Mają chronić pieszych zapatrzonych w swój telefon. W Warszawie powstały specjalne sygnalizacje świetlne dla osób korzystających ze smartfonów.
To pilotażowy projekt testowany na dwóch przejściach w alei Komisji Edukacji Narodowej. Urządzenie emituje dodatkowy strumień światła na chodnik, pod nogi pieszego.
– Oczywiście stoi tradycyjny sygnalizator, natomiast dodatkowo jest zamontowana trzecia komora z której pada na chodnik strumień światła. Jest on najbardziej zauważalny wieczorem i w nocy. Wówczas piesi doskonale mogą zauważyć światło czerwone czyli informacje, że w tym momencie nie mogą wejść na przejście – wyjaśnia rzecznik Zarządu Dróg Miejskich, Karolina Gałecka.

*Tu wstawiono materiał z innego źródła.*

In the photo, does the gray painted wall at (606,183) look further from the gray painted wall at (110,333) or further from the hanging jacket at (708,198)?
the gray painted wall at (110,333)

Warszawa jest pierwszym miastem w Polsce, które testuje tego typu rozwiązanie. Drugą stolicą w Europie jest Wiedeń. Jeżeli urządzenie okaże się skuteczne, ZDM rozważy jego montaż na innych skrzyżowaniach.
– Czy ono się sprawdzi? Tego nie wiemy. Na pewno chcemy przetestować takie rozwiązanie. Nie płaciliśmy żadnych dodatkowych kosztów z tym związanych. A jeśli to mogłoby uratować chociażby jedno życie ludzkie, to warto było taki pilotaż wprowadzić i zobaczyć czy to się sprawdzi – dodaje Karolina Gałecka.
W minionym roku, wzdłuż alei KEN wybudowano sześć sygnalizacji świetlnych. Na dwóch z nich – w okolicy numerów 81 i 101 – prowadzony jest pilotaż nowych urządzeń.